There are a number of products using generative ai courses already available on the market – we'll give you a few examples below. The underlying principle of the generative ai courses at AI Eeducation varies depending on the specific model or algorithm used, but some common approaches include:

  1. Variational Autoencoders (VAEs) are a type of generative model that learns to encode input data into a latent space and then decode it back into the original data. The "variational" part of the name refers to the probabilistic nature of the latent space, allowing the model to generate a variety of outputs.

  2. Generative Adversarial Networks (GaN): GaNs consist of two neural networks, a generator and a discriminator, that are trained simultaneously through adversarial learning. The generator creates new data, and the discriminator evaluates how well the generated data matches the real data. The competition between the two networks causes the generator to improve over time in producing realistic outputs.

  3. Recurrent Neural Networks (RNNS) and Long Short-Term Memory (LSTM): These types of neural networks are often used to generate sequences such as text or music. RNNS and LSTM have memory that allows them to process a series of events over time, making them suitable for tasks where the order of elements is important.

  4. Transformer models: Transformer models, especially those with attention mechanisms, are very successful in various generative tasks. They can remember long-term dependencies and relationships in data, making them effective for tasks such as language translation and text generation.

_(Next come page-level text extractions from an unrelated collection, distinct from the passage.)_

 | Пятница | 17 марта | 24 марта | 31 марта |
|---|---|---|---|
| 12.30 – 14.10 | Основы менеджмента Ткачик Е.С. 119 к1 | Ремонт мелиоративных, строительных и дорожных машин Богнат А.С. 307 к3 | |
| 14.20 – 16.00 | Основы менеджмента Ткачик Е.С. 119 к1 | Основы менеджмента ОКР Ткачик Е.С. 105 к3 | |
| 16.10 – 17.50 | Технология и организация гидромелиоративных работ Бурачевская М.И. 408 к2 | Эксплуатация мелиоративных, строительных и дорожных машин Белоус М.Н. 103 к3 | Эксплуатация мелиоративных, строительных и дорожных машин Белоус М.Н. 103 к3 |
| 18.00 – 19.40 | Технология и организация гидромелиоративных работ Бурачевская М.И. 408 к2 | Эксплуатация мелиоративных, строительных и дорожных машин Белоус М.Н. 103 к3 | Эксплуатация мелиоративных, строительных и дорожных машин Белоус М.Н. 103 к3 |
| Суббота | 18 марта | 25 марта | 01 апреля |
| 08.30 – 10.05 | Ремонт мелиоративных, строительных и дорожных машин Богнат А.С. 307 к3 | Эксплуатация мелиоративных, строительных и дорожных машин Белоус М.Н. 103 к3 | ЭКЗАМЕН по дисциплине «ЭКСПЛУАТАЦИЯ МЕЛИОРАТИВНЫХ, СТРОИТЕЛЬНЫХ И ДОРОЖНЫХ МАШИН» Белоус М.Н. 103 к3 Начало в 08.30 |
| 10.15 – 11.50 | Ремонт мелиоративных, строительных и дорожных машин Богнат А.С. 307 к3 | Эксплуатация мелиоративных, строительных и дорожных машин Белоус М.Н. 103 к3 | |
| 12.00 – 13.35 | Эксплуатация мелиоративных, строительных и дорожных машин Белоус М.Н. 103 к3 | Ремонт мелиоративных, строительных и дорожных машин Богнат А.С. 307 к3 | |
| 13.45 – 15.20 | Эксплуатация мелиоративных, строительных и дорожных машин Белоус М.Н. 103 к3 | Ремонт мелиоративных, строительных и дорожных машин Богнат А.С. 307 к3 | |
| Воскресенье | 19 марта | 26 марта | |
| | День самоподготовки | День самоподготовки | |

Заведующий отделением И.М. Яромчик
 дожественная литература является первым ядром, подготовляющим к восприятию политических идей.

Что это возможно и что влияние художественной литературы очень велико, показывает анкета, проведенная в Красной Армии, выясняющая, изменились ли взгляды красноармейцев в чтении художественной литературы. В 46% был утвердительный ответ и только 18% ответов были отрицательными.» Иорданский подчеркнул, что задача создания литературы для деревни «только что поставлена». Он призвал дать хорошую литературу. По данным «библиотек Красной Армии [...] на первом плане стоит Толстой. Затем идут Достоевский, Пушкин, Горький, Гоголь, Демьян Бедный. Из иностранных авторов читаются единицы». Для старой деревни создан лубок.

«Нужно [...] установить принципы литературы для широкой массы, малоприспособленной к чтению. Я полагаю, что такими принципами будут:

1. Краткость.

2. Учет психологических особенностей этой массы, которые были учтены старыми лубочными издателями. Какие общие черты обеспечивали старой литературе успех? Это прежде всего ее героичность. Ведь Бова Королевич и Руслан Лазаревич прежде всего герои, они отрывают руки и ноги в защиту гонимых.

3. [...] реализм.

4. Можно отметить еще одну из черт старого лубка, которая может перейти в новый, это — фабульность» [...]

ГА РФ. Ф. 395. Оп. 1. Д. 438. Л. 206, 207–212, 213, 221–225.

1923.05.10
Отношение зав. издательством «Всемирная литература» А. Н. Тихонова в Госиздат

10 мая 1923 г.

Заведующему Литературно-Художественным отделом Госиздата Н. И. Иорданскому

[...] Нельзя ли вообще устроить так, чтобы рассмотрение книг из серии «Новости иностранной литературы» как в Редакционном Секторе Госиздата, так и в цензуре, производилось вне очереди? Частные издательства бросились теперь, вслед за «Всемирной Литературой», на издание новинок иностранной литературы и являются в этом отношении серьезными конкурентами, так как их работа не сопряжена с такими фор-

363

  5. Autoencoders: Autoencoders consist of an encoder and a decoder, and they are trained to reconstruct the input data. Although they are primarily used for learning to represent and compress data, variations such as denoising autoencoders (e.g. in images) can be used for generative tasks.

An ai generative course involves feeding a model a large data set and optimizing its parameters to minimize the difference between the generated output and the real information. A model's ability to produce realistic and rich content depends on the complexity of its architecture, the quality and quantity of training data, and the optimization techniques used during training!